Torbjorn Granlund <tg at gmplib.org> writes:

> You actually wrote an x86_64 assembly mod_1_1 some time ago that you
> claimed ran in 6 c/l.

It took me some time to dig it up, but I found this in an email I wrote
Aug 8 last year.

  mul	b2		C 0, 6 
  and	b3, r2		C 1
  mov	u[j], t0	C
  mov	r0, t1		C
  add	r2, t0		C 2
  adc	$0, t1		C 3
  sbb	r2, r2		C 4
  add	%rax, t0	C 4
  adc	%rdx, t1	C 5
  sbb	$0, r2	 	C 6
  mov	t0, r0
  mov	t1, %rax

The algorithm is really simple, the iteration is

  <r2, r1, r0>  <-- <r0, u[j]> + r1 b2 + r2 b3

where b2 = B^2 (mod d), b3 = B^3 (mod d). r2 is one-bit number,
represented so that r2 b3 is an and operation, and the right hand side
is less than B^2 + B d.

Expessing the other algorithm in similar form, it was

  <r2, r1, r0>  <-- <r0, u[j]> + r1 b2 + r2 b2 (B - d) 

We see that it differs only in the constant coefficient for r2, and
clearly b2 (B - d) = b3 (mod d).

The assembler code above needs some rearrangement to get the mov t1,
%rax off the recurrency chain. This variant might work better:

  mul	b2		C 0  6 
  and	b3, r2		C 0  7
  mov	u[j], t0	C
  add	r2, t0		C 1  8
  adc	$0, t1		C 2  9
  sbb	r2, r2		C 3 10 *
  add	%rax, t0	C 4 10 *
  mov	t1, %rax	C 4 10 *
  adc	%rdx, %rax	C 5 11
  sbb	$0, r2	 	C 6 12
  mov	t0, t1		C 7

So this should run in 6 cycles if we're lucky (and like the other code,
there are three independent instructions scheduled in the same cycle,
marked with * above. It would be fine to postpone the first of them, but
the out-of-order machinery won't know that, I'm afraid).
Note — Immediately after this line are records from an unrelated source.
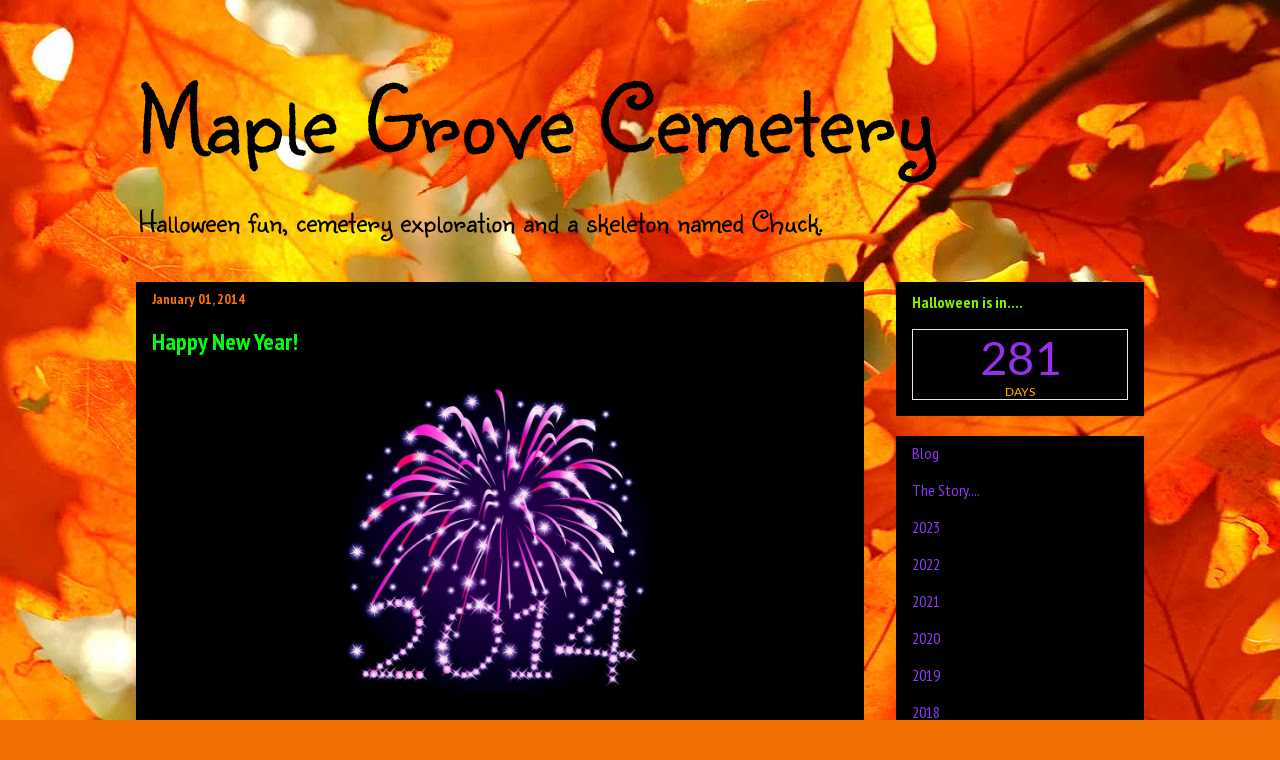

--- FILE ---
content_type: text/plain
request_url: https://www.google-analytics.com/j/collect?v=1&_v=j102&a=1400056120&t=pageview&_s=1&dl=https%3A%2F%2Fmaplegrovecemetery.blogspot.com%2F2014%2F01%2Fhappy-new-year.html&ul=en-us%40posix&dt=Maple%20Grove%20Cemetery%3A%20Happy%20New%20Year!&sr=1280x720&vp=1280x720&_u=IEBAAEABAAAAACAAI~&jid=181726501&gjid=862853845&cid=212682963.1769196922&tid=UA-73036119-3&_gid=1140574854.1769196922&_r=1&_slc=1&z=631670314
body_size: -455
content:
2,cG-QTY7XEG8WC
If we let B^2 = m d + b2 (m one limb and a bit) and B^3 = m2 d + b3
(m2 two limbs and a bit) the corresponding q piece is

  r2 m2 + r1 m

which is one multiply, one conditional add of the two-limb number m3,
and handling of the most significant implicit bits.

Regards,
/Niels

-- 
Niels Möller. PGP-encrypted email is preferred. Keyid C0B98E26.
Internet email is subject to wholesale government surveillance.